A Blog by Jonathan Low

 

Dec 14, 2011

Shoppers Forgo Basics to Buy Holiday Gifts

It's heart-warming, but is it sustainable? The answer, alas, is a resounding no.

Entering the fourth year of a post-financial crisis recession, consumers find themselves having to choose between basic necessities and holiday gifts. They appear to be making the emotional and traditional decision to salute the holidays and put off worrying about basics for now. It isa reminder of the strength of the economy that they still have the wherewithal to do so, despite the weak job market and stagnant income figures.

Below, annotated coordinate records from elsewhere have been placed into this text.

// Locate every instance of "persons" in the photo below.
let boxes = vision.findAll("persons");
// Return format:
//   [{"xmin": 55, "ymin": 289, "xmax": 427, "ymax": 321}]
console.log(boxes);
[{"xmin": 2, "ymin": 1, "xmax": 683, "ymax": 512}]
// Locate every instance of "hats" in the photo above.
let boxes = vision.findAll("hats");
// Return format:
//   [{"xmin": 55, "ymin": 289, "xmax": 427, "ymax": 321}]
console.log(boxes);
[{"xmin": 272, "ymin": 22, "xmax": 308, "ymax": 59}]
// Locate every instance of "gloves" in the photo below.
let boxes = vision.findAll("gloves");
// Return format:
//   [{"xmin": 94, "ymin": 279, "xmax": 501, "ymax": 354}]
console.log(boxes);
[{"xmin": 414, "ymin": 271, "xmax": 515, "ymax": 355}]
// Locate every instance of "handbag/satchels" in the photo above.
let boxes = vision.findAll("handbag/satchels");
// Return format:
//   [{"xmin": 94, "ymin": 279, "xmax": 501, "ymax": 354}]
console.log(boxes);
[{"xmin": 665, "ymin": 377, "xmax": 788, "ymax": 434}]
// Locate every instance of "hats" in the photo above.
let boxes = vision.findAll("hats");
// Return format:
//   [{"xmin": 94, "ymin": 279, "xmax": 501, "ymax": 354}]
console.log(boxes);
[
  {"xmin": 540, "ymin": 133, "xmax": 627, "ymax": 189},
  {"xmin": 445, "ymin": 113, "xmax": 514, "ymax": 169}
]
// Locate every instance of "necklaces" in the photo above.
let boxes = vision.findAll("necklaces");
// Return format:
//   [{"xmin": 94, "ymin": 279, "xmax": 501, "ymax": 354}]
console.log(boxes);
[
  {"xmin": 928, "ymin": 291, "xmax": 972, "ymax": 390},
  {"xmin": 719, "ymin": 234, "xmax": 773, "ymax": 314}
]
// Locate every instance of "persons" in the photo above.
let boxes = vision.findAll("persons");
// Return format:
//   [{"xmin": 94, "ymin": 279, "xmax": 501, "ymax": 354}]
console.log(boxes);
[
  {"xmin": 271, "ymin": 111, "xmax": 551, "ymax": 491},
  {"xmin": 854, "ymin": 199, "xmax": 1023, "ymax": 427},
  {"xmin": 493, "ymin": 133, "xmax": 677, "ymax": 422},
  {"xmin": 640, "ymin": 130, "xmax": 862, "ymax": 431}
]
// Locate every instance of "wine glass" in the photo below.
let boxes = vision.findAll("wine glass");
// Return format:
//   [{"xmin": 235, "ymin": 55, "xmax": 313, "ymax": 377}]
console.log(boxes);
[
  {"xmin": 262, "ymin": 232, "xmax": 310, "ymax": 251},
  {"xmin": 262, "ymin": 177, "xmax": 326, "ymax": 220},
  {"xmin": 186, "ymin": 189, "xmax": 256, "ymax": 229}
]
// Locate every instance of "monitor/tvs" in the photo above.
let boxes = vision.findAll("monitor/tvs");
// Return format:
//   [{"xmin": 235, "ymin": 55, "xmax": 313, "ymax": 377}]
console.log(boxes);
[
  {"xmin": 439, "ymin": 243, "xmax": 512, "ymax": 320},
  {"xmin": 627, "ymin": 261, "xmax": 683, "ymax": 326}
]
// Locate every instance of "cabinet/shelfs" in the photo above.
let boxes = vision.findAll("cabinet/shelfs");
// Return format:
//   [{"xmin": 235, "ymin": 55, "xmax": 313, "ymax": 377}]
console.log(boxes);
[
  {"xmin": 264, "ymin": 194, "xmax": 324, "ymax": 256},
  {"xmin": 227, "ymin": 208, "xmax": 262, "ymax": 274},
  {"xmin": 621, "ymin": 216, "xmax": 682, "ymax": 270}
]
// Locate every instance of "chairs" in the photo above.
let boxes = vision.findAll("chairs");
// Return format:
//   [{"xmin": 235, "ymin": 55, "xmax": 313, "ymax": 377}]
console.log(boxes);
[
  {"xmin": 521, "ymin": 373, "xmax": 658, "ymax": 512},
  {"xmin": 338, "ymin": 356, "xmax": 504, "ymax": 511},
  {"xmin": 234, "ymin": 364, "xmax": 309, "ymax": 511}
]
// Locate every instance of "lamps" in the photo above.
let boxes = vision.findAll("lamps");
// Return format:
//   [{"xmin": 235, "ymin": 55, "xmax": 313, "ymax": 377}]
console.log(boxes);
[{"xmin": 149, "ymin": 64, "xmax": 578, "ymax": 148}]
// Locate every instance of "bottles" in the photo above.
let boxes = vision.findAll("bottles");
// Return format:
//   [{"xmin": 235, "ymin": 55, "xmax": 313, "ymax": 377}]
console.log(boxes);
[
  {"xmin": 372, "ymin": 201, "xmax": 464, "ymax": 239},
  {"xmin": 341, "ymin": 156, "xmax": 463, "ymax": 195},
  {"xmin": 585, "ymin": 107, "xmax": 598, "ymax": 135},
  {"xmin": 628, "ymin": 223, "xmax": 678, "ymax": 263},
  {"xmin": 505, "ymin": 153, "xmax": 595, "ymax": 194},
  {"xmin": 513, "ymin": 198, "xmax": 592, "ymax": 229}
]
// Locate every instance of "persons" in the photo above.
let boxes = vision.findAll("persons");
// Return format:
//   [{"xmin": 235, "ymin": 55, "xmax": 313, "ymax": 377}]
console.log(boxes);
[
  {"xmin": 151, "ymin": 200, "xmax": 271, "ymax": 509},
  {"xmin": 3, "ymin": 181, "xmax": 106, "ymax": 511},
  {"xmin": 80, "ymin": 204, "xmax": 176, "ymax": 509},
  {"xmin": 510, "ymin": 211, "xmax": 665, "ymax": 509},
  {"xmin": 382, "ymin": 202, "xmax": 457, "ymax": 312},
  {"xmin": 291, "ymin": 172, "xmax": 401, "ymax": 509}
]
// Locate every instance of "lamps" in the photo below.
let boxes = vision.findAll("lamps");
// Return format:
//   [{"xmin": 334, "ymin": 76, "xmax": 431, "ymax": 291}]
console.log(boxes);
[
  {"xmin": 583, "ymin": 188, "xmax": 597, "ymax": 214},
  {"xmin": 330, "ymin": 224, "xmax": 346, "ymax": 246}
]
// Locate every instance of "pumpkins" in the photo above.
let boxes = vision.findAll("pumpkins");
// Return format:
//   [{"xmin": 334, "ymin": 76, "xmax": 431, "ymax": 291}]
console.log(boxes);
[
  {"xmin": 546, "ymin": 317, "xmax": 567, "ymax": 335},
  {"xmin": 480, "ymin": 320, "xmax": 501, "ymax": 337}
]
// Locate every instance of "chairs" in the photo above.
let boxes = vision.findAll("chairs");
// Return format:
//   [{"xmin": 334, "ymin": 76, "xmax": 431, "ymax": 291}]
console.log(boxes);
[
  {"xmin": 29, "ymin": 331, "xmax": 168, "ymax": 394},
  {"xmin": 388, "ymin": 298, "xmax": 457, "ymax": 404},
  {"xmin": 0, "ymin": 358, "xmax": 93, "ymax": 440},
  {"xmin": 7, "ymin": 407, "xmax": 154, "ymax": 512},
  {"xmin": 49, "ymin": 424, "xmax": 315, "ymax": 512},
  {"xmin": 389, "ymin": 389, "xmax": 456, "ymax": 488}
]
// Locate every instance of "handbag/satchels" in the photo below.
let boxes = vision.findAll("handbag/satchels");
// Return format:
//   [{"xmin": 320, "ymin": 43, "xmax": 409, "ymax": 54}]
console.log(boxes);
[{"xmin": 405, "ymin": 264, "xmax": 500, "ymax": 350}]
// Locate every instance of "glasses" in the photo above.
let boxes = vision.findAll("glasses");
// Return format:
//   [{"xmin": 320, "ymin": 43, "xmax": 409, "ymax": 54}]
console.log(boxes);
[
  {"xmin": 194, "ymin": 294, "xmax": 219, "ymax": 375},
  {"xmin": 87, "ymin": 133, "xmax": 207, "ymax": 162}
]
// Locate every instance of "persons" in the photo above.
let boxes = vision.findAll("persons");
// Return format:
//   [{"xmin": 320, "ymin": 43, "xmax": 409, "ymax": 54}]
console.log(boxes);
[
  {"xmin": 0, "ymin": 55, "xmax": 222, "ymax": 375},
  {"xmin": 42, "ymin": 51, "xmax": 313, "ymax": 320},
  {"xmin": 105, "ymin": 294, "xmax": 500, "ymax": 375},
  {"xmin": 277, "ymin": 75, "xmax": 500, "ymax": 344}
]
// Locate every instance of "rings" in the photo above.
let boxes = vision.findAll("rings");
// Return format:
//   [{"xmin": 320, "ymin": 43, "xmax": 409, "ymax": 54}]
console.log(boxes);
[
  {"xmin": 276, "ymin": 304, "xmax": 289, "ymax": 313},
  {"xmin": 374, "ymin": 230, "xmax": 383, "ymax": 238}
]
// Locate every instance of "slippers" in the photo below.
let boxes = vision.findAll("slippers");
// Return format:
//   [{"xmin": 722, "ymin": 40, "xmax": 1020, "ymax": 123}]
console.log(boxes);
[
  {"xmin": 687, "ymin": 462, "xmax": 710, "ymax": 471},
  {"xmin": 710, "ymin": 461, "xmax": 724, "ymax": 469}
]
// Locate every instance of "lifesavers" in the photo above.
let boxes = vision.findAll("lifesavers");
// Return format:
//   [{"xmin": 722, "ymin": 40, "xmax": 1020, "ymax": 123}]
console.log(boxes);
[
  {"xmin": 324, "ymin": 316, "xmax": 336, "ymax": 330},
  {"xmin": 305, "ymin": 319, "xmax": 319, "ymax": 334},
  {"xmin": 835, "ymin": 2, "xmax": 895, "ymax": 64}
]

For business, however, the news that consumers increased spending, however slightly, is more ominous than positive. Given the choices consumers are making, this does not bode well for sales - and inventory levels - come the new year. JL

Conor Dougherty reports in the Wall Street Journal:
Consumers increased spending only modestly heading into the holiday season, failing to sustain momentum built in earlier months and often appearing to shift spending away from basics to pay for gifts.

Retail sales increased 0.2% in November from October, a muted pace compared with the 0.6% and 1.3% growth notched in the previous two months
according to a Commerce Department report Tuesday. Sales excluding motor vehicles—a less-volatile gauge—also grew 0.2%. The sales figures don't account for changes in prices.

Although the overall sales increase fell short of some predictions—economists surveyed by Dow Jones Newswires had forecast a 0.5% rise—consumers appear to be sticking to their holiday shopping.

But the numbers suggest that high unemployment and paltry income growth are prompting some tradeoffs in month-to-month spending.

For instance, several categories associated with holiday gift-giving grew briskly: Sales at electronics and appliance stores were up 2.1%, while nonstore retailers, a proxy for Internet sales, were up 1.5%. Sales at clothing and accessories stores were up 0.5%.

The weakness was in categories such as grocery stores, which fell 0.3%, and building materials, which also fell 0.3%. A category that includes restaurants and bars fell 0.3%, indicating that many consumers are trading service-sector purchases to pay for goods like electronics or couches.

"You have these bursts [of spending], but until income growth gathers steam they don't last," said Jay Feldman, a U.S. economist at Credit Suisse.

The economy—notably, consumer spending—has shown resilience over the past few months, despite the market turmoil sparked by Europe's sovereign-debt troubles. That has led a number of economists to increase their fourth-quarter growth forecasts to rates in the mid- to high-3% range, which would mark the fastest pace in more than a year.

Separately, the National Federation of Independent Business said its index of small business optimism increased for the third consecutive month, rising 2.8 percentage points to 92 in November.